* **AVAILABLE DATA**
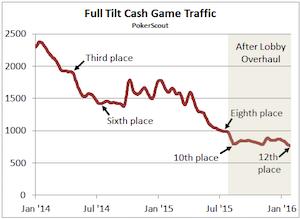 Full Tilt Cai para o 12º no Ranking de Tráfego 101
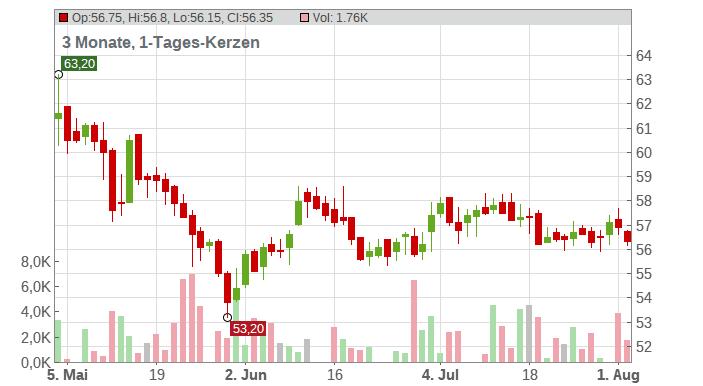 KWS SAAT SE & Co.KGaA Chart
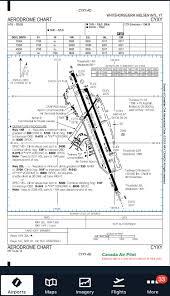 Op Specs Help Please Jetcareers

* **PROMPT**
Reproduce the lines from the one with "KWS SAAT SE & Co.KGaA Chart" through the end of the data, keeping both end lines, adding nothing, and dropping any pictures.

* **YOUR RESPONSE**
 KWS SAAT SE & Co.KGaA Chart
 Op Specs Help Please Jetcareers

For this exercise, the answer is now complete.